Estou a lembrar-me do episódio no lar, quando irrompe a coreografia, momento lunático... Estava escrito?
Estava escrito que ele estava no lar. E depois a última cena é daquelas coisas que escrevo e que é para improvisação. Linhas em que uma pessoa lê e pensa logo: “Só isto aqui é um dia de rodagem.” Estava assim: “Eles dançam.” E depois: “Há uma aula de Sara com os idosos do lar.” O assistente de realização já sabe que era um dia ali.

A duração dos episódios... não são os 50 minutos da praxe, nem os 25 de uma sitcom, varia entre 30/40 minutos, marca dessa forma o ritmo biológico da série. Começamos a sentir esse batimento, a respirar com esse ritmo.
Boa questão. Os guiões tinham durações diferentes, e na negociação com a RTP interessava-me que não tivessem uma duração certa. Muito do trabalho de montagem foi para encontrar esse ritmo biológico. Passei dois meses a montar o primeiro e o segundo episódios só para descobrir como. Não foi imediato.

E sobre Great Yarmouth: a ideia de um filme fazia parte do projecto.
Sim, pela primeira vez juntar uma coisa à outra.

Mas com tanto investimento, dois anos, para chegar ao palco, como é que ainda consegue imaginar algo num material que já tratava por tu?
Vai ser diferente. O sítio é o mesmo, as pessoas as mesmas, mas o filme permite fazer uma cristalização daquela realidade, tornar visível o que é invisível para quem não conhece aquela realidade. A manipulação daquele material, que é muito rico, permitirá com o filme uma reflexão maior. É como se a peça erguesse os factos, os depoimentos, e o filme permitisse uma reflexão sobre aquele sítio, sobre o que está ali em jogo.

Como no filme São Jorge, a ficção é forma de elevar o real...
Sim, a mentira diz uma verdade maior. Temos de construir uma narrativa sobre aquele real para aquele real existir realmente. Isso ainda não está feito. Neste momento tenho uma mistura de actores e personagens, mas a maior parte do elenco serão actores, a Beatriz, o Nuno [Lopes], o Romeu, e vou ter muitos não actores, ingleses e portuguesas que vivem lá, a comunidade portuguesa que resta, em pequenos papéis.

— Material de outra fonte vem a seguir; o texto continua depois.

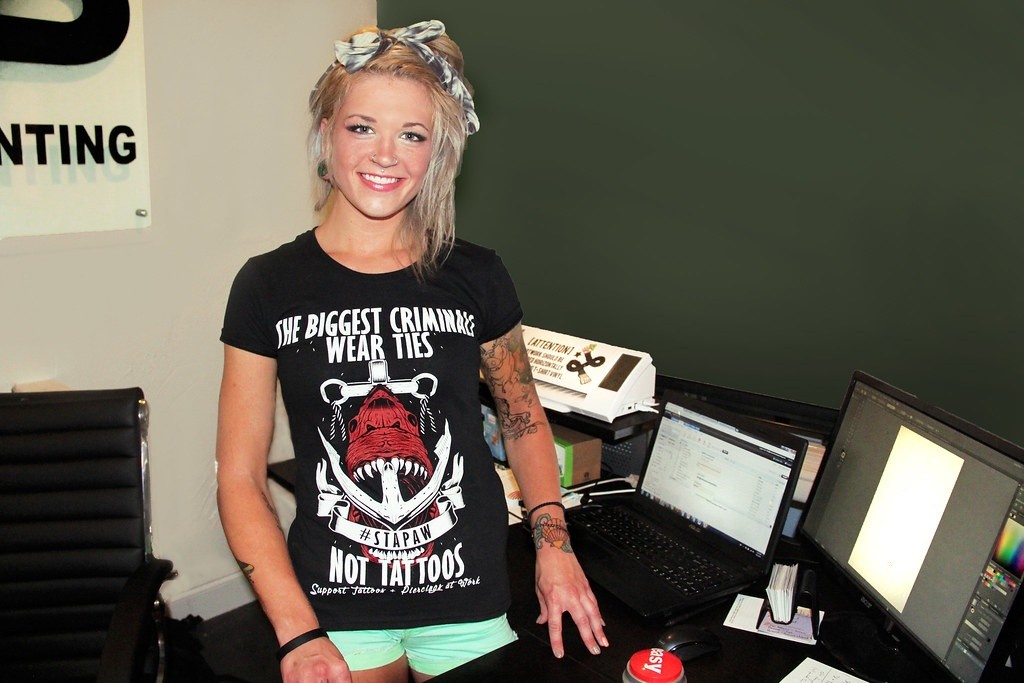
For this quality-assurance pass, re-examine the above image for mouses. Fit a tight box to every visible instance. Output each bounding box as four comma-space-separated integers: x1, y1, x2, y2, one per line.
657, 623, 721, 661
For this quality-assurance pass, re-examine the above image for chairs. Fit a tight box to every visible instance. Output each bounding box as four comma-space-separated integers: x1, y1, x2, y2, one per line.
0, 386, 177, 683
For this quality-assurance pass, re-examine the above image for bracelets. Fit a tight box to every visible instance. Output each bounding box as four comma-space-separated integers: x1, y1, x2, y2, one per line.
278, 627, 328, 663
528, 501, 569, 520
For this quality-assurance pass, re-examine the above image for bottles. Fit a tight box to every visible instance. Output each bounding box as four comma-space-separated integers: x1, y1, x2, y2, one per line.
622, 649, 688, 683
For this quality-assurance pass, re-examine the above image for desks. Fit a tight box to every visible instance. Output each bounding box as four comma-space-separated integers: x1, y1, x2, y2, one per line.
264, 431, 1024, 681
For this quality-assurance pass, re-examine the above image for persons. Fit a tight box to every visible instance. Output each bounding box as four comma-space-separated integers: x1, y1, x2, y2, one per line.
217, 20, 609, 683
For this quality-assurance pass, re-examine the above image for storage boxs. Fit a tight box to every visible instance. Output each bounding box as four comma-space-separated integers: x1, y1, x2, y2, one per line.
548, 422, 602, 488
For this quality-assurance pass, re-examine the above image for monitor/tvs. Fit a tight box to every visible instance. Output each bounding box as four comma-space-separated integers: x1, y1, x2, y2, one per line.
647, 369, 1024, 683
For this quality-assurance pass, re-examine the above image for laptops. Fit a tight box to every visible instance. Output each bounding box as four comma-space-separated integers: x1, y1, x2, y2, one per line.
523, 390, 809, 618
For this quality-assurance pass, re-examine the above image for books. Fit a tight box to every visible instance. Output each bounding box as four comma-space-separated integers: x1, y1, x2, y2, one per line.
765, 562, 799, 624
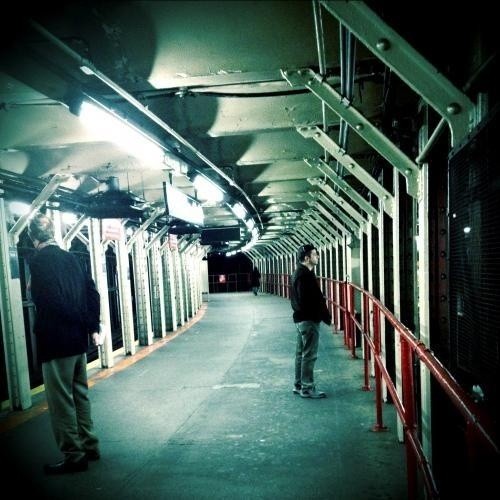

Tentei passar no espectáculo a dureza que é um trabalho naquela fábrica. Criámos uma forma de representação da dureza, mas há coisas que o filme permite — a não ser o cheio terrível a sangue e excrementos — que o teatro não dá. Mas a dureza dos animais abertos, do tirar tripas o dia todo, a relação disso com a transformação dos corpos e com a sociedade, isso é algo que o filme vai permitir de uma forma muito distinta. Tenho de fechar este capítulo.